━━ EXTRACTED DATA
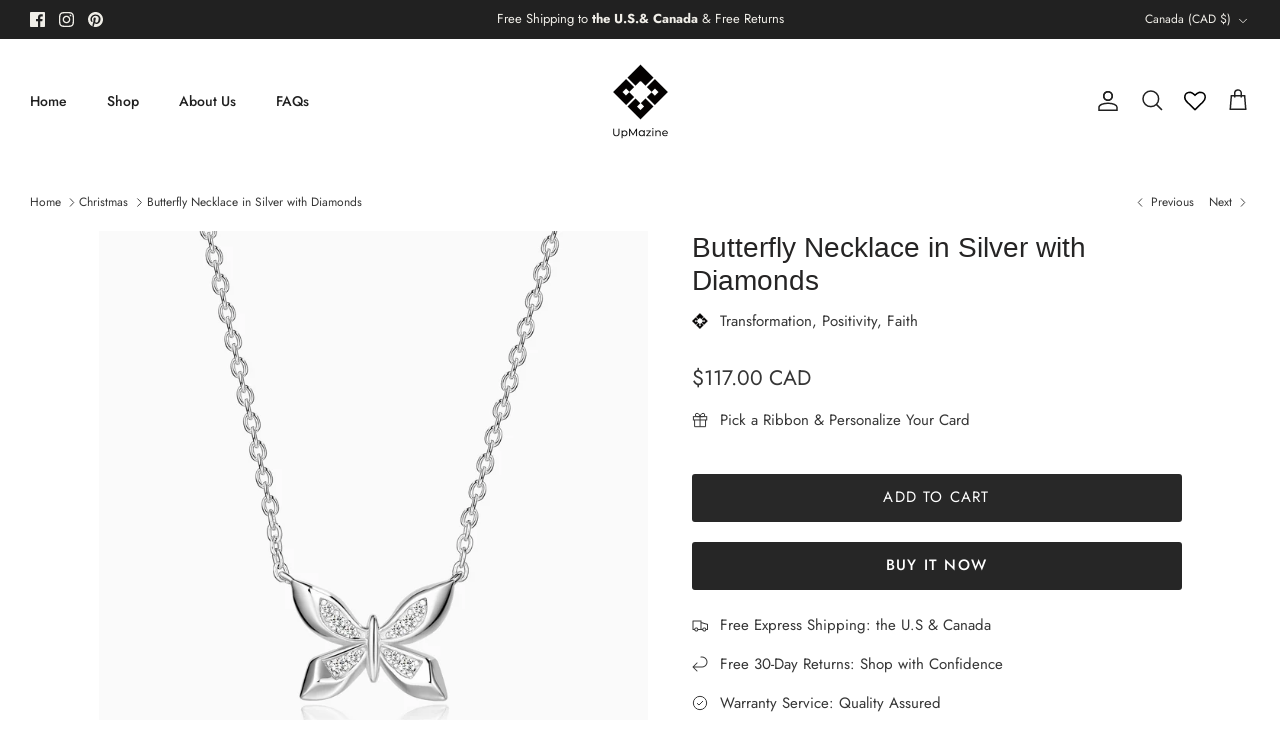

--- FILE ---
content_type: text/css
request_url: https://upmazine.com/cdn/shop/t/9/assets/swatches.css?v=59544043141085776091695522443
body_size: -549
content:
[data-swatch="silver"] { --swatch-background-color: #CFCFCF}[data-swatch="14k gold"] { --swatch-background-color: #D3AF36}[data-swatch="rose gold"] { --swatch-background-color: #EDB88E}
━━━━
━━ EXTRACTED DATA
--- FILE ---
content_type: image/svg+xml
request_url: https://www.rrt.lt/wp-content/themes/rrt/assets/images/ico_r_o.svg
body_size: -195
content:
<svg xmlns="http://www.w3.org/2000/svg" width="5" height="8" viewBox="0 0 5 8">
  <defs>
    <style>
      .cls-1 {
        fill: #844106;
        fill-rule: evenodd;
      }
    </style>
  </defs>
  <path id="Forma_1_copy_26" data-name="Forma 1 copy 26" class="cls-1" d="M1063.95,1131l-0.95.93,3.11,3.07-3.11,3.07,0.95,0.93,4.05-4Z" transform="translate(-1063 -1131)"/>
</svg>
━━━━
THE PROBLEM ▸
Among the entries above, find every line holding "https" and copy it.

ANSWER SPACE ▸
request_url: https://upmazine.com/cdn/shop/t/9/assets/swatches.css?v=59544043141085776091695522443
request_url: https://www.rrt.lt/wp-content/themes/rrt/assets/images/ico_r_o.svg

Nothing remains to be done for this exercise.